The new buds and growth will easily penetrate through the parafilm, so there is no need to remove it.
After the graft has healed together, the new growth will progress as if it was from a bud on an established plant.
There is no need to remove the green nursery tape. The graft union is very thin and tender at this stage. the nursery tape will help provide more strength through the first growing season. It will stretch enough to allow the plant to continue to expand.
Another example of bud break.
The stumping experiment is progressing quite well. You can see how the branching has formed from the three buds at the top of the stump.
In late May, the shoots are between 18" and 30". I had to tie them up because they were growing so quickly that they were too soft to support their own weight.
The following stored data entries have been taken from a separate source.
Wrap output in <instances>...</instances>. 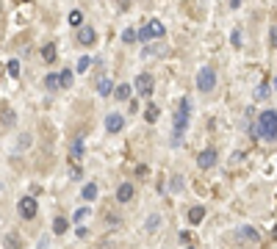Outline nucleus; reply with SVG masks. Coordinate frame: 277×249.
Here are the masks:
<instances>
[{
    "mask_svg": "<svg viewBox=\"0 0 277 249\" xmlns=\"http://www.w3.org/2000/svg\"><path fill=\"white\" fill-rule=\"evenodd\" d=\"M255 138H266V141H277V108H266L258 116V125L252 128Z\"/></svg>",
    "mask_w": 277,
    "mask_h": 249,
    "instance_id": "nucleus-1",
    "label": "nucleus"
},
{
    "mask_svg": "<svg viewBox=\"0 0 277 249\" xmlns=\"http://www.w3.org/2000/svg\"><path fill=\"white\" fill-rule=\"evenodd\" d=\"M189 116H191V105H189V97H183L178 103V111H175V133H172V147H180L183 144V133L189 128Z\"/></svg>",
    "mask_w": 277,
    "mask_h": 249,
    "instance_id": "nucleus-2",
    "label": "nucleus"
},
{
    "mask_svg": "<svg viewBox=\"0 0 277 249\" xmlns=\"http://www.w3.org/2000/svg\"><path fill=\"white\" fill-rule=\"evenodd\" d=\"M164 34H166V28H164V22H161V19H150L141 31H136V36L144 44H147L150 39H164Z\"/></svg>",
    "mask_w": 277,
    "mask_h": 249,
    "instance_id": "nucleus-3",
    "label": "nucleus"
},
{
    "mask_svg": "<svg viewBox=\"0 0 277 249\" xmlns=\"http://www.w3.org/2000/svg\"><path fill=\"white\" fill-rule=\"evenodd\" d=\"M197 89L202 92V95H211L214 89H217V72L211 67H202L197 72Z\"/></svg>",
    "mask_w": 277,
    "mask_h": 249,
    "instance_id": "nucleus-4",
    "label": "nucleus"
},
{
    "mask_svg": "<svg viewBox=\"0 0 277 249\" xmlns=\"http://www.w3.org/2000/svg\"><path fill=\"white\" fill-rule=\"evenodd\" d=\"M153 89H156V80H153V75L150 72H141V75L136 77V92L141 97H153Z\"/></svg>",
    "mask_w": 277,
    "mask_h": 249,
    "instance_id": "nucleus-5",
    "label": "nucleus"
},
{
    "mask_svg": "<svg viewBox=\"0 0 277 249\" xmlns=\"http://www.w3.org/2000/svg\"><path fill=\"white\" fill-rule=\"evenodd\" d=\"M17 208H20V216H22V219H34L36 211H39V202H36L34 197H22Z\"/></svg>",
    "mask_w": 277,
    "mask_h": 249,
    "instance_id": "nucleus-6",
    "label": "nucleus"
},
{
    "mask_svg": "<svg viewBox=\"0 0 277 249\" xmlns=\"http://www.w3.org/2000/svg\"><path fill=\"white\" fill-rule=\"evenodd\" d=\"M97 42V31L92 25H80L78 28V44H83V47H92V44Z\"/></svg>",
    "mask_w": 277,
    "mask_h": 249,
    "instance_id": "nucleus-7",
    "label": "nucleus"
},
{
    "mask_svg": "<svg viewBox=\"0 0 277 249\" xmlns=\"http://www.w3.org/2000/svg\"><path fill=\"white\" fill-rule=\"evenodd\" d=\"M217 150H211V147H208V150H202V153L197 155V166L199 169H211V166H214V163H217Z\"/></svg>",
    "mask_w": 277,
    "mask_h": 249,
    "instance_id": "nucleus-8",
    "label": "nucleus"
},
{
    "mask_svg": "<svg viewBox=\"0 0 277 249\" xmlns=\"http://www.w3.org/2000/svg\"><path fill=\"white\" fill-rule=\"evenodd\" d=\"M122 128H125L122 114H108V116H105V130H108V133H119Z\"/></svg>",
    "mask_w": 277,
    "mask_h": 249,
    "instance_id": "nucleus-9",
    "label": "nucleus"
},
{
    "mask_svg": "<svg viewBox=\"0 0 277 249\" xmlns=\"http://www.w3.org/2000/svg\"><path fill=\"white\" fill-rule=\"evenodd\" d=\"M133 194H136L133 183H122L119 189H117V202H119V205H125V202H130V199H133Z\"/></svg>",
    "mask_w": 277,
    "mask_h": 249,
    "instance_id": "nucleus-10",
    "label": "nucleus"
},
{
    "mask_svg": "<svg viewBox=\"0 0 277 249\" xmlns=\"http://www.w3.org/2000/svg\"><path fill=\"white\" fill-rule=\"evenodd\" d=\"M236 235H238L241 241H250V244H258V241H260V232L255 230V227H250V224H247V227H238Z\"/></svg>",
    "mask_w": 277,
    "mask_h": 249,
    "instance_id": "nucleus-11",
    "label": "nucleus"
},
{
    "mask_svg": "<svg viewBox=\"0 0 277 249\" xmlns=\"http://www.w3.org/2000/svg\"><path fill=\"white\" fill-rule=\"evenodd\" d=\"M56 56H59V50H56V44H53V42H47V44L42 47V61L53 64V61H56Z\"/></svg>",
    "mask_w": 277,
    "mask_h": 249,
    "instance_id": "nucleus-12",
    "label": "nucleus"
},
{
    "mask_svg": "<svg viewBox=\"0 0 277 249\" xmlns=\"http://www.w3.org/2000/svg\"><path fill=\"white\" fill-rule=\"evenodd\" d=\"M72 80H75V72H72V69H61V72H59L61 89H69V86H72Z\"/></svg>",
    "mask_w": 277,
    "mask_h": 249,
    "instance_id": "nucleus-13",
    "label": "nucleus"
},
{
    "mask_svg": "<svg viewBox=\"0 0 277 249\" xmlns=\"http://www.w3.org/2000/svg\"><path fill=\"white\" fill-rule=\"evenodd\" d=\"M44 89H47V92H59V89H61V83H59V75H56V72H50V75H44Z\"/></svg>",
    "mask_w": 277,
    "mask_h": 249,
    "instance_id": "nucleus-14",
    "label": "nucleus"
},
{
    "mask_svg": "<svg viewBox=\"0 0 277 249\" xmlns=\"http://www.w3.org/2000/svg\"><path fill=\"white\" fill-rule=\"evenodd\" d=\"M67 227H69V222L64 219V216H56V219H53V232H56V235H64Z\"/></svg>",
    "mask_w": 277,
    "mask_h": 249,
    "instance_id": "nucleus-15",
    "label": "nucleus"
},
{
    "mask_svg": "<svg viewBox=\"0 0 277 249\" xmlns=\"http://www.w3.org/2000/svg\"><path fill=\"white\" fill-rule=\"evenodd\" d=\"M202 219H205V208H191V211H189V222L191 224H199V222H202Z\"/></svg>",
    "mask_w": 277,
    "mask_h": 249,
    "instance_id": "nucleus-16",
    "label": "nucleus"
},
{
    "mask_svg": "<svg viewBox=\"0 0 277 249\" xmlns=\"http://www.w3.org/2000/svg\"><path fill=\"white\" fill-rule=\"evenodd\" d=\"M97 92H100V97H108V95L114 92V83L108 80V77H103V80L97 83Z\"/></svg>",
    "mask_w": 277,
    "mask_h": 249,
    "instance_id": "nucleus-17",
    "label": "nucleus"
},
{
    "mask_svg": "<svg viewBox=\"0 0 277 249\" xmlns=\"http://www.w3.org/2000/svg\"><path fill=\"white\" fill-rule=\"evenodd\" d=\"M158 224H161V216L153 213V216H147V222H144V230H147V232H156V230H158Z\"/></svg>",
    "mask_w": 277,
    "mask_h": 249,
    "instance_id": "nucleus-18",
    "label": "nucleus"
},
{
    "mask_svg": "<svg viewBox=\"0 0 277 249\" xmlns=\"http://www.w3.org/2000/svg\"><path fill=\"white\" fill-rule=\"evenodd\" d=\"M83 199H86V202L97 199V186L95 183H86V186H83Z\"/></svg>",
    "mask_w": 277,
    "mask_h": 249,
    "instance_id": "nucleus-19",
    "label": "nucleus"
},
{
    "mask_svg": "<svg viewBox=\"0 0 277 249\" xmlns=\"http://www.w3.org/2000/svg\"><path fill=\"white\" fill-rule=\"evenodd\" d=\"M114 95H117V100H130V86L128 83H122V86L114 89Z\"/></svg>",
    "mask_w": 277,
    "mask_h": 249,
    "instance_id": "nucleus-20",
    "label": "nucleus"
},
{
    "mask_svg": "<svg viewBox=\"0 0 277 249\" xmlns=\"http://www.w3.org/2000/svg\"><path fill=\"white\" fill-rule=\"evenodd\" d=\"M136 39H138V36H136V28H125V31H122V42H125V44H133Z\"/></svg>",
    "mask_w": 277,
    "mask_h": 249,
    "instance_id": "nucleus-21",
    "label": "nucleus"
},
{
    "mask_svg": "<svg viewBox=\"0 0 277 249\" xmlns=\"http://www.w3.org/2000/svg\"><path fill=\"white\" fill-rule=\"evenodd\" d=\"M6 249H22L20 235H6Z\"/></svg>",
    "mask_w": 277,
    "mask_h": 249,
    "instance_id": "nucleus-22",
    "label": "nucleus"
},
{
    "mask_svg": "<svg viewBox=\"0 0 277 249\" xmlns=\"http://www.w3.org/2000/svg\"><path fill=\"white\" fill-rule=\"evenodd\" d=\"M69 25L80 28V25H83V14H80V11H72V14H69Z\"/></svg>",
    "mask_w": 277,
    "mask_h": 249,
    "instance_id": "nucleus-23",
    "label": "nucleus"
},
{
    "mask_svg": "<svg viewBox=\"0 0 277 249\" xmlns=\"http://www.w3.org/2000/svg\"><path fill=\"white\" fill-rule=\"evenodd\" d=\"M9 125H14V111H9V108L3 105V128H9Z\"/></svg>",
    "mask_w": 277,
    "mask_h": 249,
    "instance_id": "nucleus-24",
    "label": "nucleus"
},
{
    "mask_svg": "<svg viewBox=\"0 0 277 249\" xmlns=\"http://www.w3.org/2000/svg\"><path fill=\"white\" fill-rule=\"evenodd\" d=\"M169 189H172L175 194H180V191H183V177H180V174H175V177H172V186H169Z\"/></svg>",
    "mask_w": 277,
    "mask_h": 249,
    "instance_id": "nucleus-25",
    "label": "nucleus"
},
{
    "mask_svg": "<svg viewBox=\"0 0 277 249\" xmlns=\"http://www.w3.org/2000/svg\"><path fill=\"white\" fill-rule=\"evenodd\" d=\"M144 116H147V122H156V119H158V105H147Z\"/></svg>",
    "mask_w": 277,
    "mask_h": 249,
    "instance_id": "nucleus-26",
    "label": "nucleus"
},
{
    "mask_svg": "<svg viewBox=\"0 0 277 249\" xmlns=\"http://www.w3.org/2000/svg\"><path fill=\"white\" fill-rule=\"evenodd\" d=\"M144 53H147V56H161V53H164V47H158V44H147V47H144Z\"/></svg>",
    "mask_w": 277,
    "mask_h": 249,
    "instance_id": "nucleus-27",
    "label": "nucleus"
},
{
    "mask_svg": "<svg viewBox=\"0 0 277 249\" xmlns=\"http://www.w3.org/2000/svg\"><path fill=\"white\" fill-rule=\"evenodd\" d=\"M9 75H11V77H17V75H20V61H17V58L9 61Z\"/></svg>",
    "mask_w": 277,
    "mask_h": 249,
    "instance_id": "nucleus-28",
    "label": "nucleus"
},
{
    "mask_svg": "<svg viewBox=\"0 0 277 249\" xmlns=\"http://www.w3.org/2000/svg\"><path fill=\"white\" fill-rule=\"evenodd\" d=\"M266 95H269V86H266V83H260V86H258V92H255V100H263Z\"/></svg>",
    "mask_w": 277,
    "mask_h": 249,
    "instance_id": "nucleus-29",
    "label": "nucleus"
},
{
    "mask_svg": "<svg viewBox=\"0 0 277 249\" xmlns=\"http://www.w3.org/2000/svg\"><path fill=\"white\" fill-rule=\"evenodd\" d=\"M89 64H92V58H89V56H83V58L78 61V72H86V69H89Z\"/></svg>",
    "mask_w": 277,
    "mask_h": 249,
    "instance_id": "nucleus-30",
    "label": "nucleus"
},
{
    "mask_svg": "<svg viewBox=\"0 0 277 249\" xmlns=\"http://www.w3.org/2000/svg\"><path fill=\"white\" fill-rule=\"evenodd\" d=\"M86 213H89V208H78V211H75V222H80Z\"/></svg>",
    "mask_w": 277,
    "mask_h": 249,
    "instance_id": "nucleus-31",
    "label": "nucleus"
},
{
    "mask_svg": "<svg viewBox=\"0 0 277 249\" xmlns=\"http://www.w3.org/2000/svg\"><path fill=\"white\" fill-rule=\"evenodd\" d=\"M72 155H83V144H80V141H75V144H72Z\"/></svg>",
    "mask_w": 277,
    "mask_h": 249,
    "instance_id": "nucleus-32",
    "label": "nucleus"
},
{
    "mask_svg": "<svg viewBox=\"0 0 277 249\" xmlns=\"http://www.w3.org/2000/svg\"><path fill=\"white\" fill-rule=\"evenodd\" d=\"M28 144H31V136H22V138H20V150H25Z\"/></svg>",
    "mask_w": 277,
    "mask_h": 249,
    "instance_id": "nucleus-33",
    "label": "nucleus"
},
{
    "mask_svg": "<svg viewBox=\"0 0 277 249\" xmlns=\"http://www.w3.org/2000/svg\"><path fill=\"white\" fill-rule=\"evenodd\" d=\"M230 39H233V44H236V47L241 44V34H238V31H233V36H230Z\"/></svg>",
    "mask_w": 277,
    "mask_h": 249,
    "instance_id": "nucleus-34",
    "label": "nucleus"
},
{
    "mask_svg": "<svg viewBox=\"0 0 277 249\" xmlns=\"http://www.w3.org/2000/svg\"><path fill=\"white\" fill-rule=\"evenodd\" d=\"M117 3H119V9H122V11H128V9H130V0H117Z\"/></svg>",
    "mask_w": 277,
    "mask_h": 249,
    "instance_id": "nucleus-35",
    "label": "nucleus"
},
{
    "mask_svg": "<svg viewBox=\"0 0 277 249\" xmlns=\"http://www.w3.org/2000/svg\"><path fill=\"white\" fill-rule=\"evenodd\" d=\"M272 44L277 47V25H272Z\"/></svg>",
    "mask_w": 277,
    "mask_h": 249,
    "instance_id": "nucleus-36",
    "label": "nucleus"
},
{
    "mask_svg": "<svg viewBox=\"0 0 277 249\" xmlns=\"http://www.w3.org/2000/svg\"><path fill=\"white\" fill-rule=\"evenodd\" d=\"M227 3H230V9H238V6H241L244 0H227Z\"/></svg>",
    "mask_w": 277,
    "mask_h": 249,
    "instance_id": "nucleus-37",
    "label": "nucleus"
},
{
    "mask_svg": "<svg viewBox=\"0 0 277 249\" xmlns=\"http://www.w3.org/2000/svg\"><path fill=\"white\" fill-rule=\"evenodd\" d=\"M272 86H275V89H277V77H275V80H272Z\"/></svg>",
    "mask_w": 277,
    "mask_h": 249,
    "instance_id": "nucleus-38",
    "label": "nucleus"
},
{
    "mask_svg": "<svg viewBox=\"0 0 277 249\" xmlns=\"http://www.w3.org/2000/svg\"><path fill=\"white\" fill-rule=\"evenodd\" d=\"M189 249H191V247H189Z\"/></svg>",
    "mask_w": 277,
    "mask_h": 249,
    "instance_id": "nucleus-39",
    "label": "nucleus"
}]
</instances>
A couple weeks later they are growing exponentially.
The tops of the shoots have reached about 7-1/2' from the ground. The stump was a little less that 4' to begin with.
Large cutting experiment. This has been progressing well with some amazing results. Not all cuttings have progressed at the same rate, but some are growing so fast you can almost watch them do it.
Also intersesting is the size of the growth. Some of the growth is 3/8" or larger and appears to be more like growth on an established tree, rather than the lighter growth that often forms on small cuttings. Perhaps the large cuttings "think" they are part of a larger tree, or maybe just have more stored energy. This pix is about three weeks after the one above.
This third picture is the most agressive example (which happens to be a Paradiso).
The extra large cuttings I experimented with this season were stored upside down. This is a bundle of Panache cuttings which rooted like crazy. Most of the rest of the cuttings showed little or no root growth. However, as in the example of the Paradiso cutting above, many of the cuttings have exploded in growth.
The accidental espalier experiment continues. Growth from each node is now about 12" long. Those closest to the roots are somewhat longer, and those further from the roots are a bit shorter.
And finally, my entrant in the large leaf contest this season. More than 12" across.